◆ KUTIPAN TERPILIH:
+--

TEMPO.CO, Jakarta - Pengamat Meteorologi dan Geofisika Madya dari Badan Meteorologi Klimatologi dan Geofisika (BMKG), Soenardi, mengatakan perubahan cuaca di Indonesia dipengaruhi oleh segudang fenomena iklim. Fenomena ini turut meningkatkan potensi kebencanaan, mulai dari longsor, banjir, angin kencang, kebakaran, hingga gelombang tinggi.
“Kita dihantui dan dibayang-bayangi bencana," ujar Soenardi dalam agenda diskusi bersama Badan Riset dan Inovasi Nasional (BRIN), dikutip dari kanal YouTube resmi BRIN, Senin, 22 Juli 2024.
Sejak bulan ini hingga September nanti, kata Soenardi, sebagian besar wilayah Indonesia memasuki musim kemarau. Iklim yang cenderung kering ini berpotensi memicu cuaca ekstrem, terutama di wilayah utara Indonesia, mulai dari Sumatera, Kalimantan, Jawa bagian utara, hingga Sulawesi. "Kita akan menjumpai cuaca ekstrem di musim kemarau akibat siklon tropis.”

+--

◆ TUGAS YANG DIBERIKAN 1:
Dalam artikel tentang cuaca di Indonesia, apa yang menurut Soenardi menyebabkan cuaca ekstrem di musim kemarau? Jelaskan dalam satu sampai tiga kalimat.
◆ TUGAS YANG DIBERIKAN 2:
Tolong salin tanpa perubahan bagian artikel tentang cuaca di Indonesia yang dibuka dengan kata-kata berisi "TEMPO.CO, Jakarta - Pengamat" dan ditutup dengan "hingga gelombang tinggi.".
◆ TUGAS YANG DIBERIKAN 3:
Teruskan artikel tentang cuaca di Indonesia, mulai setelah kalimat terakhir yang tercantum.

◆ BAGIAN DATA:
+--

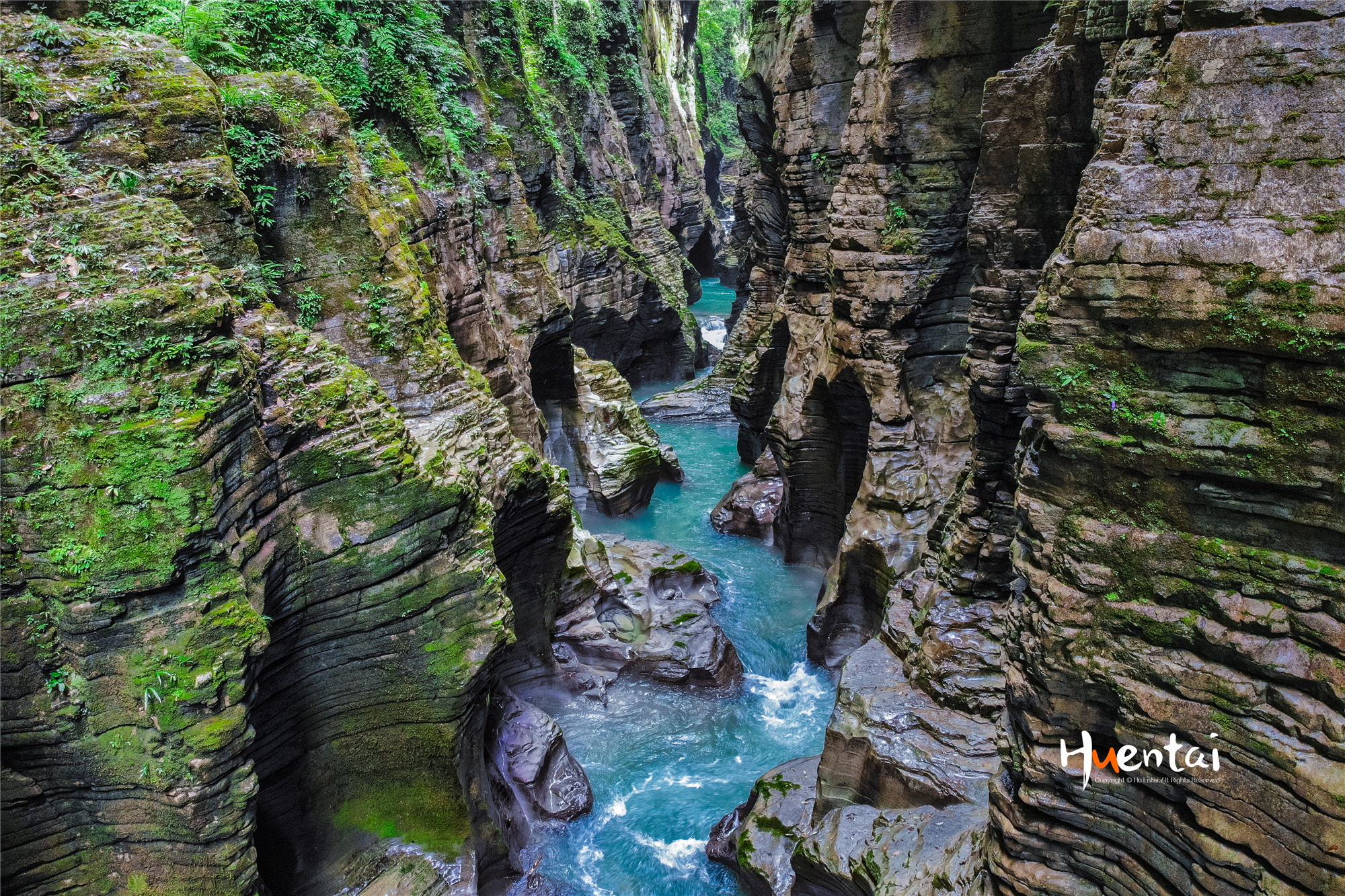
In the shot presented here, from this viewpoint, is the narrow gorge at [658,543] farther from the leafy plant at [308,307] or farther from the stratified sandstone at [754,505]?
the stratified sandstone at [754,505]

+--

◆ JAWABAN LATIHAN 1:
Menurut Soenardi, cuaca ekstrem di musim kemarau terjadi akibat siklon tropis. Musim kemarau berlangsung sejak bulan ini hingga September, dan iklimnya yang cenderung kering berpotensi memicu cuaca ekstrem, terutama di wilayah utara Indonesia.

◆ JAWABAN LATIHAN 2:
TEMPO.CO, Jakarta - Pengamat Meteorologi dan Geofisika Madya dari Badan Meteorologi Klimatologi dan Geofisika (BMKG), Soenardi, mengatakan perubahan cuaca di Indonesia dipengaruhi oleh segudang fenomena iklim. Fenomena ini turut meningkatkan potensi kebencanaan, mulai dari longsor, banjir, angin kencang, kebakaran, hingga gelombang tinggi.

◆ JAWABAN LATIHAN 3:
Dia menyebut siklon tropis mendatangkan angin kencang dan gelombang tinggi. Fenomena yang membuat curah hujan meningkat ini jarang terjadi. Periode siklon itu juga mempengaruhi sebaran dampaknya.
Jika menghampiri Indonesia pada Juli-September, dampak siklon tropis akan dirasakan di wilayah utara. Sedangkan jika terjadi pada Desember-Februari, dampaknya muncul di wilayah selatan Indonesia, seperti Sumatera bagian selatan, Jawa, Bali, serta dan kepulauan di Nusa Tenggara.
Merujuk data pada periode 1977-2019, siklon tropis masih sering terjadi di belahan utara Indonesia. Siklon ini memuncak pada Agustus-September. Saat itu curah hujan akan meningkat secara drastis.
Soenardi menyebut cuaca ekstrem pada musim kemarau juga dipengaruhi pula Madden-Julian Oscillation (MJO), sejenis gelombang atau osilasi non seasonal di lapisan troposfer. Fenomena MJO mendatangkan hujan dengan intensitas lebat, sekalipun di wilayah yang sedang kemarau. Dampaknya bisa dirasakan di Jakarta dan sekitar (Jabodetabek), Sumatera, Kalimantan, Maluku, hingga Maluku.
"MJO itu pergerakan siklus hidupnya 22 hari di sekitar ekuator. Dari Afrika hingga benua Amerika dan terus menjalar dari barat ke timur,” tutur dia.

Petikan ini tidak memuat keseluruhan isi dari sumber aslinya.